Hongkong, Thursday, February 10, 1927.

No. 20,030
Page 7



   The local Boy Scouts were reviewed yesterday in the grounds of Government House by H.E. the Governor, Sir Cecil Clementi, Chief Scout of the Colony.
   The review was made the occasion of the presentation to the 20th Troop of the Prince of Wales' banner for the most efficient troop during the past year.
   Letters of commendation were presented to the 19th (1st Yaumatei) troop for services rendered in the apprehension of a bag snatcher and to the 20th (1st Central) troop for services rendered the police and Fire Brigade on fire outbreaks. When assembled at the Government House on Tuesday last they had been instrumental in putting out a fire which started in the grounds.
   The Hon. Dr. R.H.Kotewall having been enlisted as a joining member of the local Scout Movement and sworn in as President by Commissioner Waldegrave, he in turn presented H.E. the Governor with the Badge of Chief Scout.
   His Excellency then addressing the parade said:

"Not Disguised Militarism."

   I am glad to see so good a muster of you here this afternoon and I have noted with much pleasure your smart and workmanlike appearance and your good discipline. l especially congratulate the 20th Troop on winning the Prince of Wales' banner. Unhappily there are ill disposed people who, observing your smartness on parade and your good discipline, exclaim that the Boy Scout movement is only disguised militarism and who pretend to believe that our real aim is to make soldiers of you. There is no shred of truth in such an insinuation. The aim of the Boy Scout movement, looked at from the widest point of view, is to form a brotherhood of boys of all races, nations and creeds in the hope that, when these boys grow to manhood, the brotherhood of boys will pass naturally into a worldwide brotherhood of men. Looked at from the point of view of the individual boy the aim of the Boy Scout movement is to make men of you - chivalrous, upright, resourceful, law abiding men.

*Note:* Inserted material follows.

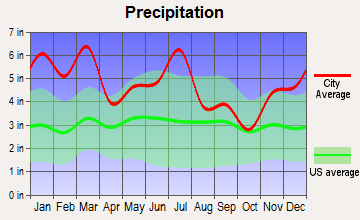 New Brockton, Alabama average precipitation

   Discipline is one of the means by which these things are taught. Discipline is the outward and visible sign of the inward and spiritual grace. It should mean that in all your acts you are fully conscious that you form part of a troop, an association, a worldwide brotherhood, and that each of you will subordinate at all times his individual aims and ambition to the welfare of the whole fellowship to which he belongs. This is the way in which useful citizens of a country and of the commonwealth of all countries can be made; and this is the ideal which the Boy Scout movement strives to realise. Never forget this and let this ideal inspire your work both as boys and when you become men.
   The Hon. Dr. Kotewall expressed thanks to His Excellency for making the presentations and also for the deep interest he had always shown in the movement. He, in turn, endorsed His Excellency's remarks with regard to the smart and workmanlike turn out of the Scouts present. He corroborated what their Chief Scout had said about the movement, laying stress on the need for discipline in daily life. The Scouts should not forget that there was no truth in the assertion that they were a military body; they were neither military nor political and he himself would take no part in the movement, if he were not certain that it had an undoubted use. Discipline was an essential in life and the Scouts were not banded together merely for the playing of games, as His Excellency had pointed out on previous occasions, but to play the game of life. In conclusion, Dr. Kotewall expressed his great pleasure at being enrolled as one of them.
   The Rev. Waldegrave then presented warrants as Scoutmasters to Assistant Scoutmasters Roberts and Laveson Gower, after which cheers were called for the Chief Scout, His Excellency Sir Cecil Clementi; the newly appointed Presidents, Dr. Kotewall; and Lady Clementi as President of the Girl Guides.